Jeśli chodzi o odchudzanie, to moja historia z nim jest baaaaardzo długa. Pierwszy raz zaczęłam się odchudzać mając 14 lat. Niestety w wieku 16 lat odchudzanie wymknęło mi się spod kontroli i nabawiłam się zaburzeń odżywiania. W tamtym wieku kochałam czytać wszelkie książki o tej tematyce, jak i oglądać filmy i seriale. W Internecie poznałam nawet dziewczynę, która stała się moją przyjaciółką od odchudzania. Funkcjonowałam na dwóch jabłkach i Kubusiach dziennie, chudłam szybko, zarywałam noce, opuściłam się w nauce i wyglądałam jak tragiczne, wygłodniałe emo bez siły. Przejrzałam na oczy, gdy raz pod prysznicem zrobiło mi się słabo i zemdlałam. Próbowałam kilka razy wstać, ale za każdym razem mdlałam. 

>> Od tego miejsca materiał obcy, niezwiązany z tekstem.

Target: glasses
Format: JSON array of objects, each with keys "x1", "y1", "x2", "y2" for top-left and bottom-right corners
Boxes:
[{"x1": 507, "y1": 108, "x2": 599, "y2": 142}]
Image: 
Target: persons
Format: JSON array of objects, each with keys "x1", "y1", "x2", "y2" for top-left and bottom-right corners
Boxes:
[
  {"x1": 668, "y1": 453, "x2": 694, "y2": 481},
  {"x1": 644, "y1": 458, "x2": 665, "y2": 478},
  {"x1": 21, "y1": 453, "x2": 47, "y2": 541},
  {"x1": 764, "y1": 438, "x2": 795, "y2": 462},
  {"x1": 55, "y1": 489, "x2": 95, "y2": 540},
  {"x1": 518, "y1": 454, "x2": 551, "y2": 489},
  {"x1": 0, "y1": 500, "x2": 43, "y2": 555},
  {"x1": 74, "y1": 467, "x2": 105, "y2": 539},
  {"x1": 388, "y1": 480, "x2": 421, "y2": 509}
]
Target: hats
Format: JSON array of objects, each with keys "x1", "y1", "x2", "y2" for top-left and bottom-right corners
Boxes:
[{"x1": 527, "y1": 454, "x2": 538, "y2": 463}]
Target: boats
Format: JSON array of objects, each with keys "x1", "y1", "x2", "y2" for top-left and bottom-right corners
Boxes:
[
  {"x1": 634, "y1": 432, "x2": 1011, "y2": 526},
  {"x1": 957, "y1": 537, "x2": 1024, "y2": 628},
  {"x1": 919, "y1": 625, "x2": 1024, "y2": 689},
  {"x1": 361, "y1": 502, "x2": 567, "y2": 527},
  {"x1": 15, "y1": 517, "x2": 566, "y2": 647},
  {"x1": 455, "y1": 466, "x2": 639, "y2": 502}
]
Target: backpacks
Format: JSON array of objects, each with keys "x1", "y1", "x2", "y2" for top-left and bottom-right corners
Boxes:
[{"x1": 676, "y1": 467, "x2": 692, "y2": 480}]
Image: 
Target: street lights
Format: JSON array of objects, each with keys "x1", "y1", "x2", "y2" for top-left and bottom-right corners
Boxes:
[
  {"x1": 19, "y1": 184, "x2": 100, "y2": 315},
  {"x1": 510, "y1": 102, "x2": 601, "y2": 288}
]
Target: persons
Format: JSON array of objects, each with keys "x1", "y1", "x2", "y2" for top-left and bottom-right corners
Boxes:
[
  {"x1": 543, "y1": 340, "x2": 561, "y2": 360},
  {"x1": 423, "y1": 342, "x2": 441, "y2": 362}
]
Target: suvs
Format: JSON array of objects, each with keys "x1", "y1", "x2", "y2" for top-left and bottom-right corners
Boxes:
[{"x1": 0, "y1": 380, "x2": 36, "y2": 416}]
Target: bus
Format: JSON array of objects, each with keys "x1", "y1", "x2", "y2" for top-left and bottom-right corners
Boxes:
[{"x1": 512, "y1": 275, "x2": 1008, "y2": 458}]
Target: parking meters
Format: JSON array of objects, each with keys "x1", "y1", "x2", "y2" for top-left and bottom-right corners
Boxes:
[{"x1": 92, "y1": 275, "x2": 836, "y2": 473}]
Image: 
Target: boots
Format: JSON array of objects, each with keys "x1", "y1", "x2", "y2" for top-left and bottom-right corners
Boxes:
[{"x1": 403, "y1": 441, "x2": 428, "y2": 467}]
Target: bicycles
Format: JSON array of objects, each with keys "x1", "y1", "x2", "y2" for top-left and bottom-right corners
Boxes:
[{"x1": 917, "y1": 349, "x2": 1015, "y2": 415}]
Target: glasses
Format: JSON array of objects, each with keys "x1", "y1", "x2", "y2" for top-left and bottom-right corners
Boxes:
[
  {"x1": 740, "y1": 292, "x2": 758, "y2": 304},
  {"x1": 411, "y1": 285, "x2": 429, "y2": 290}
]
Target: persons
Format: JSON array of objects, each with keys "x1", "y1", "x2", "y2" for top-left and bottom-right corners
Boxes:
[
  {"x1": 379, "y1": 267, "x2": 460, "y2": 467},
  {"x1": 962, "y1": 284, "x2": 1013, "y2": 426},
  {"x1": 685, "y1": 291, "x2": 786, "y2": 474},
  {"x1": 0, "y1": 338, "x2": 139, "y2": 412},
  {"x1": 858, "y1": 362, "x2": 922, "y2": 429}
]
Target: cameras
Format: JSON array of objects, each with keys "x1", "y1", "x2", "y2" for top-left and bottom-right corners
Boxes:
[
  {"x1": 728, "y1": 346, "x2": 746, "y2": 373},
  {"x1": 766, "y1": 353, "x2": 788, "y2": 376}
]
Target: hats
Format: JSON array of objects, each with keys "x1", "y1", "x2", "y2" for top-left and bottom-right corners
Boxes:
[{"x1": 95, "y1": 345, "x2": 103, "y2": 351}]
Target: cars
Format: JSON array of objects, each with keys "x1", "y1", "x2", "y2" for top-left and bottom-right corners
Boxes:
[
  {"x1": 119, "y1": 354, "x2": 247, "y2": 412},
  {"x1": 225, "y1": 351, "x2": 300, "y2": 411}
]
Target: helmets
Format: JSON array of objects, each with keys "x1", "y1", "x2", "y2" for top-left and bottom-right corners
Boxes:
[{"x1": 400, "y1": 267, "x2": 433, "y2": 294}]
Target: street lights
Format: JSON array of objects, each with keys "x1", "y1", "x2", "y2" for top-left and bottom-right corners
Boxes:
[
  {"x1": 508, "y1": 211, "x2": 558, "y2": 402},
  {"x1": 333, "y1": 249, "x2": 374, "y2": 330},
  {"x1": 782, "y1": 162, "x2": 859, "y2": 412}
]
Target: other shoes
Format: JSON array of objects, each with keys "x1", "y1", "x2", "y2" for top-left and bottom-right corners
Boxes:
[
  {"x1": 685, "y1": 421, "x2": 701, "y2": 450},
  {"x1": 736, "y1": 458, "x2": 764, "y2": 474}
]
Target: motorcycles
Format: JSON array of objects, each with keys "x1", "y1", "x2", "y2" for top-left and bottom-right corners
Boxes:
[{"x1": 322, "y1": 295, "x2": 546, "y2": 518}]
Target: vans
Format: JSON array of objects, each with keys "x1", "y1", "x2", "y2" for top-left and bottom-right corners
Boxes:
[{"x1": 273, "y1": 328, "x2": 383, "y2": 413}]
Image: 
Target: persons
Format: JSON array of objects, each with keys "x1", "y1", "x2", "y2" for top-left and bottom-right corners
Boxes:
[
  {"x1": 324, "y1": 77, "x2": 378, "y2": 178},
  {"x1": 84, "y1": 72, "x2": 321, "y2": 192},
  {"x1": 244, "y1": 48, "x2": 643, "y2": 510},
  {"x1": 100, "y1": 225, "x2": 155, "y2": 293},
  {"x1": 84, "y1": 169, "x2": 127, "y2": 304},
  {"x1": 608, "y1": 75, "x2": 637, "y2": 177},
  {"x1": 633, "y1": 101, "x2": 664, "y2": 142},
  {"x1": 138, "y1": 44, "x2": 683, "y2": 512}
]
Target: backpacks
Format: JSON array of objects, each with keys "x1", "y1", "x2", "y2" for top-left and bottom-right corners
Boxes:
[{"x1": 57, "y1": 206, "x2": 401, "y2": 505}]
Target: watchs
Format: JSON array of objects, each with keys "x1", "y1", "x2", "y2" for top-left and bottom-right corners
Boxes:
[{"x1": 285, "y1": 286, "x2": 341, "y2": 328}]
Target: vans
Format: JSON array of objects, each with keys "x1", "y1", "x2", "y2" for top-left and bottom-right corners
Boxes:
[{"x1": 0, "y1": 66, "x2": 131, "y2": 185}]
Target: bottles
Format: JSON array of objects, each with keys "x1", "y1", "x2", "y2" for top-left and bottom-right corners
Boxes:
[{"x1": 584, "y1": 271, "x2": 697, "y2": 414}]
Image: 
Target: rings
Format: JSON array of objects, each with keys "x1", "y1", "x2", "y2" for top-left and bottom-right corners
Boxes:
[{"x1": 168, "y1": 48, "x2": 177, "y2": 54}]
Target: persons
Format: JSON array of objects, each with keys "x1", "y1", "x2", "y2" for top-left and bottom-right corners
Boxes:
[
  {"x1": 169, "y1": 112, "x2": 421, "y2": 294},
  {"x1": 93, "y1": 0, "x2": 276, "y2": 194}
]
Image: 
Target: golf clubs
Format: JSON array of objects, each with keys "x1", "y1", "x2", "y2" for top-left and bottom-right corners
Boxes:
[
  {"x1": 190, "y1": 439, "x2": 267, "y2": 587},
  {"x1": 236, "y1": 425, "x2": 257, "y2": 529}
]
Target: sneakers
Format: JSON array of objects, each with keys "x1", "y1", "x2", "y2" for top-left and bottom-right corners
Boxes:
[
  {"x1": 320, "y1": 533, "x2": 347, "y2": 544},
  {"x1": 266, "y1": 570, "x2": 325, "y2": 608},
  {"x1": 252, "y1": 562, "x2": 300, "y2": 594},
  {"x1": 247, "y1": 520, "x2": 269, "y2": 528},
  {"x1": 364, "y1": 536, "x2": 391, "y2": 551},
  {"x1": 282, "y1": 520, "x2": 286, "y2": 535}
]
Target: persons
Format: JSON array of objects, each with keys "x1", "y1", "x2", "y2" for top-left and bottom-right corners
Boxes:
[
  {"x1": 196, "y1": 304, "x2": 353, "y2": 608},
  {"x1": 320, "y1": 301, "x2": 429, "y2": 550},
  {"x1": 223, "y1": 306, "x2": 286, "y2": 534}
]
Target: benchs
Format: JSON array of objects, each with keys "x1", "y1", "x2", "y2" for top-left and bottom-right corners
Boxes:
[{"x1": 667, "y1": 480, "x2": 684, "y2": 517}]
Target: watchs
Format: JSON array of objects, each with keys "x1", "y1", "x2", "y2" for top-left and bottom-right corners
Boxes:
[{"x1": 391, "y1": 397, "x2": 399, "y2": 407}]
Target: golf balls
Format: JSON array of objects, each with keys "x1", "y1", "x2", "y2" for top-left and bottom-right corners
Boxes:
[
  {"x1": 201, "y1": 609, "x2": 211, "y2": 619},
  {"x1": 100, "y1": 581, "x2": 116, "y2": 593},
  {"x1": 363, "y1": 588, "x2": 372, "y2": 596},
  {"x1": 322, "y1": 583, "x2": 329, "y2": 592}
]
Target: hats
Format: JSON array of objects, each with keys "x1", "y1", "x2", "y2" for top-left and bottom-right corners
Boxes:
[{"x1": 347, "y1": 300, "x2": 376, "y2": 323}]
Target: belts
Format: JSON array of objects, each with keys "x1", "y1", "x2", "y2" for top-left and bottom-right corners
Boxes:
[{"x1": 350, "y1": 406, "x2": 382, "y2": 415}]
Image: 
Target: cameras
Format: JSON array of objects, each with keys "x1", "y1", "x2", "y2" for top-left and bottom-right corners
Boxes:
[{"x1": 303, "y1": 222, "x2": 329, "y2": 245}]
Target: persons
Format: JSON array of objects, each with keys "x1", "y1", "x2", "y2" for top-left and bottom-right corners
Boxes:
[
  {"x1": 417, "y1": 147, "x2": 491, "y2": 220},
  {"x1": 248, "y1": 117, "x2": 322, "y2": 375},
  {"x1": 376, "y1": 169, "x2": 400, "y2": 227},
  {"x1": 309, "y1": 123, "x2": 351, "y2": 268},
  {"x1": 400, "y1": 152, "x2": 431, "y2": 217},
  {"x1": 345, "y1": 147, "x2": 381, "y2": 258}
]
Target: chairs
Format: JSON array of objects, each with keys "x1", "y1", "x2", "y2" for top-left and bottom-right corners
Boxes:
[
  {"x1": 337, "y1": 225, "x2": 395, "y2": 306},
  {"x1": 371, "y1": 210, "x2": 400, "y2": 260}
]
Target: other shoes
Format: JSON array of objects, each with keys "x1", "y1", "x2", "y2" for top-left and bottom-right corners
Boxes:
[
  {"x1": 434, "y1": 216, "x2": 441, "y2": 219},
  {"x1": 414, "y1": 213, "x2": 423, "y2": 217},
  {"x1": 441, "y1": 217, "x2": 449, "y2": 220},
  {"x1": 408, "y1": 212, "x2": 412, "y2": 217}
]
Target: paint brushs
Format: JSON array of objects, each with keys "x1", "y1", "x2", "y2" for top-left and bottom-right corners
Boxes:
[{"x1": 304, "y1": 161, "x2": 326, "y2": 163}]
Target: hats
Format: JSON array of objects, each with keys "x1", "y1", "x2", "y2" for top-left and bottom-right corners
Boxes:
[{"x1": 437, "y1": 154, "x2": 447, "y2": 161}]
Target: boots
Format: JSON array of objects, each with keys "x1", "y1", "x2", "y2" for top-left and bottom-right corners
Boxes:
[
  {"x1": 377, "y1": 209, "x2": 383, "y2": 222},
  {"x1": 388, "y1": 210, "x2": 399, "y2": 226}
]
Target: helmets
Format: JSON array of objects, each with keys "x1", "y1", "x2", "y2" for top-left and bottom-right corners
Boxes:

Oczywiście później przytyłam i to dużo, później znowu się odchudzałam, a tuż przed wyprowadzką do Irlandii założyłam mojego starego bloga HollyGrace-Diary. Pisałam regularnie, wstawiałam tam fotki moich posiłków i dzięki blogowi poznałam bardzo dużo ciekawych osób. Nie odchudzałam się wtedy tak drastycznie, jak zza nastoletnich czasów - po prostu jadłam dietetyczne i zdrowe posiłki, tak między 800-1200 kcal. 

Po przeprowadzce do Irlandii prowadziłam jeszcze bloga, później przestałam i przytyłam, później znowu do tego wracałam i tak w kółko.

Od września 2019 udało mi się schudnąć z 72 kg to 60 kg, nie licząc kalorii, a jedynie jedząc zdrowo, bazując na warzywach i owocach. Oczywiście jem też inne rzeczy, takie jak płatki owsiane, ryż, makaron, ciemne pieczywo, musli, produkty mleczne itp. Poniżej wrzucę kilka zdjęć przykładowych posiłków:










To by było na tyle. Teraz lecę w poszukiwaniu ciekawych blogów o podobnej tematyce, które zaobserwuję.